Glass Beads For Mechanical Plating and Mechanical Galvanizing
Glass beads For Mechanical Plating and Mechanical Galvanizing
Mechanical plating and mechanical galvanizing utilize the energy in glass beads to "cold-weld" the plating metal to the surface of the part to be plated. The selection of the impact media has an important effect on the quality of the plating obtained.
Mechanical plating was developed by Erith Clayton of The Tainton Co., Baltimore, Maryland, in the late 1940's and early 1950's. The Tainton Co. was involved in producing flaked metals from metal powders. In this process, metal powders were tumbled with steelballs to produce a powder comprised of thin, shiny particles. Clayton noticed that the steel balls used in the process did not rust, and hypothesized that this was the result of some of the metal powders being plated on to the steel balls. Clayton felt that modifications of the chemistry could provide a process for depositing metal on metal without the use of electricity.

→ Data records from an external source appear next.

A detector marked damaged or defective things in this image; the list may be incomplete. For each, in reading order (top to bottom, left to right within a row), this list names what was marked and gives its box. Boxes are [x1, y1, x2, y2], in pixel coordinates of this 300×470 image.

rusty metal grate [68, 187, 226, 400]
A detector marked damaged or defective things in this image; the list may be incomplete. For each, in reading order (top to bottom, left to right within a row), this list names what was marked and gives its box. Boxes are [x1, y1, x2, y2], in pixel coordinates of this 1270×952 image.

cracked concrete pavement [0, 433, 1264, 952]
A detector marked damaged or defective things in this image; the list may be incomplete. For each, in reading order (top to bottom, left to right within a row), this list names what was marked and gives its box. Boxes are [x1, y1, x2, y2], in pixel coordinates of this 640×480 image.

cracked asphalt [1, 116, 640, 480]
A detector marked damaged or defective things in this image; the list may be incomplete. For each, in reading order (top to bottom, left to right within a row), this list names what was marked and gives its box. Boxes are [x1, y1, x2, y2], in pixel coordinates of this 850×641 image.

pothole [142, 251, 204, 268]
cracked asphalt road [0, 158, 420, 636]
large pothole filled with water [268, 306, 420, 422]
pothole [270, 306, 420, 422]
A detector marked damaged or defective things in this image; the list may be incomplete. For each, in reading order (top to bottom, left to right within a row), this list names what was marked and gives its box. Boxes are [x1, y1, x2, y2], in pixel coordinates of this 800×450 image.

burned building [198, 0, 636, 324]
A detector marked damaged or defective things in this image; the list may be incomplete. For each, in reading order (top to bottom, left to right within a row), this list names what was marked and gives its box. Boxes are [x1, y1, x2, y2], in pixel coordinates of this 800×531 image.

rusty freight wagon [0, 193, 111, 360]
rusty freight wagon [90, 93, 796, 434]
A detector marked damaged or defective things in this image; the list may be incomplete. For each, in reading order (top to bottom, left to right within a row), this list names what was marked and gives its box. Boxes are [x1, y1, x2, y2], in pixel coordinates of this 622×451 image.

Clayton started a new corporation, Peen Plate, to develop the chemistry required to deposit commercial thicknesses of plating metals. After numerous experiments, a process was developed in which parts were tumbled with steel shot, zinc dust, and the
chemicals that Clayton had developed. The process generally took at least several hours, and often took over 8 hours to achieve the thicknesses required. The steel shot required stripping with acid after each run.Peen Plate, lacking the resources to achieve commercial development of the process, licensed the mechanical plating process to 3M of St. Paul, Minnesota. 3M made
significant improvements in the process, reducing the cycle time to approximately 90 minutes per run. One of the most important improvements made by 3M was John Cutcliffe's development of the use of glass beads as the impact media in place of steel shot, an invention which is at the foundation of mechanical plating today. Glass beads offer the advantages of:
n Chemical Inertness
n Low Cost
n Readily Available
n Many Sizes in stock
n Non- Toxic n Low Coefficient of Friction
n High Crush Resistance
n Non-absorbent
n Low Abrasive Wear
n Recyclable and Reusable
For mechanical plating, the usual "rule of thumb" is that for each cubic foot (by volume) of live load of parts, the plater uses one cubic foot of media. For plating cross recess screws, the ratio of media to parts is often reduced, and the water level raised. For
mechanical galvanizing (thicknesses over 0.001") the general rule is to use 2 cubic feet of media to one cubic foot of parts to provide additional cushioning to prevent chipping during the plating process. If the part type is difficult, the ratio of impact media to parts
may be increased even more.
Media Mixes for Mechanical Plating and Mechanical Galvanizing
The media mix most commonly recommended is as follows:
n 4 volumes (50%) 4 mm (4 - 6 mesh) or 5 mm (3 - 4 mesh)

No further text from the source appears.